> PROBLEMS TO SOLVE:
1) From the recipe text, list every ingredient for Mr. Carver's Peanut Brittle with its amount.
2) Please carry on the recipe text, picking up right after its last sentence.

Assemble the following ingredients:
Pastry for 9” one-crust pie
3 eggs
2/3 cup sugar
½ teaspoon salt
1/3 cup margarine, melted
1 cup dark corn syrup
1 cup pecan pieces

Heat oven to 375 degrees. Prepare pastry. Beat eggs, sugar, salt, and margarine thoroughly. Stir in syrup. Add pecans. Pour mixture into pie shell. Bake 45-50 minutes. Check crust at 40 minutes. If crust edges appear to be browning too quickly, fashion a foil covering around the outer part of the pie dish for the last 10 minutes of baking. Allow pie to cool 30 minutes before serving so that filling may set.

Mr. Carver’s Peanut Brittle

George Washington Carver was left an orphan during the Civil War after his mother – a slave – was killed. He grew up with a love for the soil and, as an adult, was head of the Department of Agriculture at Alabama’s Tuskegee Institute. He is remembered throughout the state for his productivity with peanuts. Peanut Brittle and Mardi Gras just seem to go together.

Assemble the following ingredients:
1 tablespoon butter
½ cup shelled, skinned peanuts
1 ½ cups sugar

Line the bottom and sides of a 9-inch metal pie pan with foil. Wrap foil over the pan’s top edge and secure it. Grease the foil generously with butter. More than a tablespoon may be used if necessary. Lay peanuts on the foil and shake pan to spread them evenly over the bottom.

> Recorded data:
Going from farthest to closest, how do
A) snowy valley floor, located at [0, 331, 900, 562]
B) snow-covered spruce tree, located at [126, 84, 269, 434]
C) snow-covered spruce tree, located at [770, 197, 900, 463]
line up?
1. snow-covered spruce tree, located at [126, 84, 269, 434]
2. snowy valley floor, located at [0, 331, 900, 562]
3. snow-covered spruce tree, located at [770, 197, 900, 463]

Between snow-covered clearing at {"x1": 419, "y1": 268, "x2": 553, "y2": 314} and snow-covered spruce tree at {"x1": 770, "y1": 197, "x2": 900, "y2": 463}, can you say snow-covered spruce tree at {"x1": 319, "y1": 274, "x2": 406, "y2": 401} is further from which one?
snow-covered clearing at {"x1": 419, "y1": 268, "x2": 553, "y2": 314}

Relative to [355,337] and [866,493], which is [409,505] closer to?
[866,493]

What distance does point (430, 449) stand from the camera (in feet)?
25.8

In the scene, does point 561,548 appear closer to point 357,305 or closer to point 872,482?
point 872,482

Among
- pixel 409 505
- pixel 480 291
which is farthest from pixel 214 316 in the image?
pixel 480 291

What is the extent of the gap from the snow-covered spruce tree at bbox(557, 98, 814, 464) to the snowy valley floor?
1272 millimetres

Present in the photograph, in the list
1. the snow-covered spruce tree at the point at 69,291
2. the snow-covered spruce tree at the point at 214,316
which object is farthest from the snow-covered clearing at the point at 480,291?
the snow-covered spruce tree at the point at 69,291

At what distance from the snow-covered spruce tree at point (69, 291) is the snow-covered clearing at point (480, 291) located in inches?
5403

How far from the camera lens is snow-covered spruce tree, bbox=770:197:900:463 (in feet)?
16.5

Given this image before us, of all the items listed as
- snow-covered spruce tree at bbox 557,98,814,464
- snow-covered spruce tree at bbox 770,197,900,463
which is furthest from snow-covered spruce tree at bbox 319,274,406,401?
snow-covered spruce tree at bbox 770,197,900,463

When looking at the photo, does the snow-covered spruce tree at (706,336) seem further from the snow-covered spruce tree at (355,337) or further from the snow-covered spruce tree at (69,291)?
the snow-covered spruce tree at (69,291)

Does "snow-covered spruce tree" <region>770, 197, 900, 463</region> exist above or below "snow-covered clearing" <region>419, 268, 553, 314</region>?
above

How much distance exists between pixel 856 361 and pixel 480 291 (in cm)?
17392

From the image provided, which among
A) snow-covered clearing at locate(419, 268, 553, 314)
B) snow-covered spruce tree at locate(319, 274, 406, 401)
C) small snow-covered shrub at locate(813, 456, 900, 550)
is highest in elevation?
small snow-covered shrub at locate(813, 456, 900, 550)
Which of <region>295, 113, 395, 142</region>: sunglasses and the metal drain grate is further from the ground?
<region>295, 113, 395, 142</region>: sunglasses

> THE RESPONSES:
1)
1 tablespoon butter
½ cup shelled, skinned peanuts
1 ½ cups sugar

2)
Melt sugar in a saucepan over high heat. Do not mix until sugar begins to melt (about 3 minutes). Reduce heat to medium. Stir until all sugar is dissolved. Pour hot mixture over peanuts, using a wooden spoon to dispense it evenly. Cook to room temperature. Peel peanut brittle from foil and break into small pieces for serving.
Historical Trivia 

Azaleas – Azaleas reign supreme in Mobile! There are even Azalea Trail Maids. These teenager girls interview for the opportunity to become Azalea Trail Maids, submitting grade point averages and letters of recommendation. Once chosen, each girl designs her antebellum gown and commissions its making. The girls appear as guides and hostesses at various city functions, fully attired in antebellum costume.

Battle of Mobile Bay– 1864 Civil War battle in which the Union took Mobile Bay under the leadership of Admiral David Farragut, whose “Full speed ahead” cry is remembered in history. Visitors can stand at Fort Morgan and look out over the bay where the battle occurred.

Mardi Gras – A celebration prior to Lent. Mobile is famous for its Mardi Gras parades.